A specific implementation (that is, a specific vendor's implementation of the Standard Library) can choose whatever data structure they want. However, to be compliant with the Standard, their complexity must be at least as specified.

Answer 3

There's a few different ways that a hash table can be implemented, and I suggest you read more on those if you're interested, but the main two are through chaining and open addressing.

In the first case you have an array of linked lists. Each entry in the array could be empty, each item in the hashtable will be in some bucket. So iteration is walking down the array, and walking down each non-empty list in it. Clearly O(N), but could potentially be very memory inefficient depending on how the linked lists themselves are allocated.

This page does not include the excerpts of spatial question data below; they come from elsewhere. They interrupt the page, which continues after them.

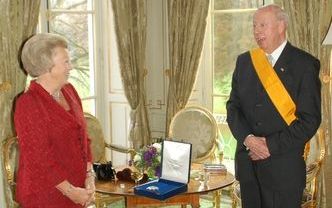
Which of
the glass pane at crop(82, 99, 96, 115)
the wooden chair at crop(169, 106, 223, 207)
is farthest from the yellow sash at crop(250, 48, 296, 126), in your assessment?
the glass pane at crop(82, 99, 96, 115)

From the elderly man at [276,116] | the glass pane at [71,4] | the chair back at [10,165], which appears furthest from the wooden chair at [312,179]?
the glass pane at [71,4]

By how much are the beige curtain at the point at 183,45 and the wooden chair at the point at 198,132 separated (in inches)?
15.2

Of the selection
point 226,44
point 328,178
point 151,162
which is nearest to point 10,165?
point 151,162

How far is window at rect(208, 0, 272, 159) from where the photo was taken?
4.29 metres

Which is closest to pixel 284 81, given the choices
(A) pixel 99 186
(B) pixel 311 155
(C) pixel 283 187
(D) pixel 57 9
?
(C) pixel 283 187

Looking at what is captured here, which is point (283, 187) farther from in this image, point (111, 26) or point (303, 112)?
point (111, 26)

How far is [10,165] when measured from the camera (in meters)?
3.36

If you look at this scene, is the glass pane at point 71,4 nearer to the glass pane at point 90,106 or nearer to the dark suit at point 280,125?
the glass pane at point 90,106

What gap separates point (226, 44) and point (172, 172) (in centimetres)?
187

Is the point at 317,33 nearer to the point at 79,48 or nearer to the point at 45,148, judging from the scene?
the point at 79,48

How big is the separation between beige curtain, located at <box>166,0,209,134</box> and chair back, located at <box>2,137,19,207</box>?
1.60 metres

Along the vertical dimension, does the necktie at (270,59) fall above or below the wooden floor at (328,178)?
above

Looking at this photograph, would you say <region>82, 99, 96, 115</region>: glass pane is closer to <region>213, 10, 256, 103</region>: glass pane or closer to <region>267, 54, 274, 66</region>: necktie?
<region>213, 10, 256, 103</region>: glass pane

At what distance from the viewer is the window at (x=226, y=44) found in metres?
4.29
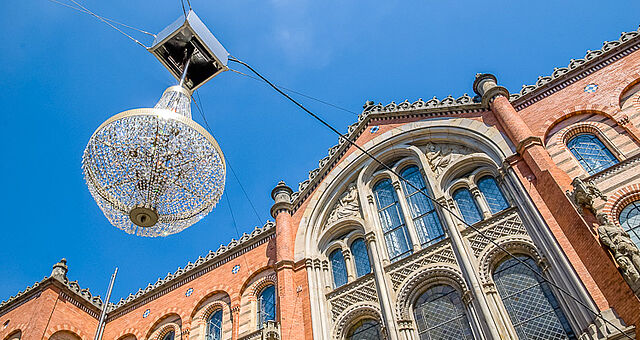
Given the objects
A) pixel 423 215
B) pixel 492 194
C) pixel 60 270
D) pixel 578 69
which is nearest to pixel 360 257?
pixel 423 215

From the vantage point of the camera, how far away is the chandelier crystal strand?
10164mm

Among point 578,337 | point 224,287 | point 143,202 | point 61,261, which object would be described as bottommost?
point 578,337

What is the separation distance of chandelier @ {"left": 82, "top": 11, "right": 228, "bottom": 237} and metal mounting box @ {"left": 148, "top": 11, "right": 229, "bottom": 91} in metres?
0.03

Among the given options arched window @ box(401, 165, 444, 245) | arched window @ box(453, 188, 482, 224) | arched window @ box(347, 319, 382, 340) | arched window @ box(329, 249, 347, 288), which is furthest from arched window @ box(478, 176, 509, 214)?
arched window @ box(329, 249, 347, 288)

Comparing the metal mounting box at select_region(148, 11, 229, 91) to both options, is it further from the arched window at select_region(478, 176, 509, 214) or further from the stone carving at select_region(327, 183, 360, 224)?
the arched window at select_region(478, 176, 509, 214)

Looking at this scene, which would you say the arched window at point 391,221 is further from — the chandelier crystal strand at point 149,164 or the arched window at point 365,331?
the chandelier crystal strand at point 149,164

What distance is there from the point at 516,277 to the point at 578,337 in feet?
7.82

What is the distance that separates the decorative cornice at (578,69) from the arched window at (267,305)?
10550 millimetres

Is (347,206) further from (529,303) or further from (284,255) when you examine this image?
(529,303)

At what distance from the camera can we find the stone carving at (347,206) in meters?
17.9

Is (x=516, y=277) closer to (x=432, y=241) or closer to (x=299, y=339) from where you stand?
(x=432, y=241)

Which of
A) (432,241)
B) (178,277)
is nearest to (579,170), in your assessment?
(432,241)

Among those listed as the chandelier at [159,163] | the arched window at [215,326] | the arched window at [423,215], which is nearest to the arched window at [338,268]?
the arched window at [423,215]

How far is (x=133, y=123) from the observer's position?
1020cm
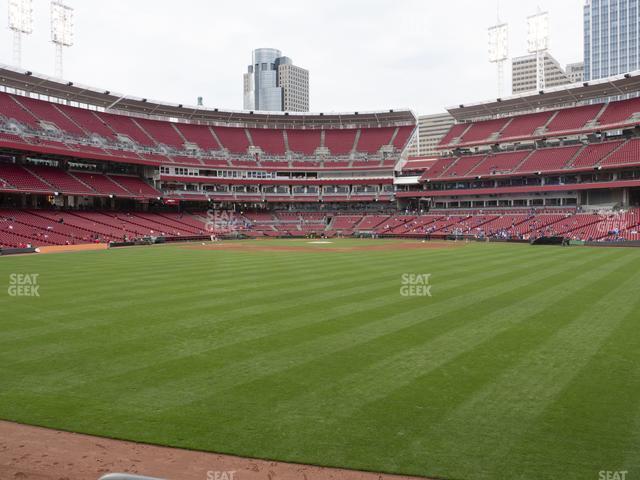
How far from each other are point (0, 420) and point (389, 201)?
89469mm

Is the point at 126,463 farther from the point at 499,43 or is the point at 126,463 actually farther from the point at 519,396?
the point at 499,43

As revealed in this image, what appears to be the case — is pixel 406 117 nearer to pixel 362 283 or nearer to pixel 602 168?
pixel 602 168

In the second case, you just have one very large array which will have lots of empty slots. Here, iteration is again clearly linear, but could be inefficient if the table is mostly empty (which is should be for lookup purposes) because the elements that are actually present will be in different cache lines.

Either way, you're going to have linear iteration and you're going to be touching every element exactly once. Note that this is true of std::map also, iteration will be linear there as well. But in the case of the maps, iteration will definitely be far less efficient that iterating a vector, so keep that in mind. If your use-case involves requiring BOTH fast lookup and fast iteration, if you insert all your elements up front and never erase, it could be much better to actually have both the map and the vector. Take the extra space for the added performance.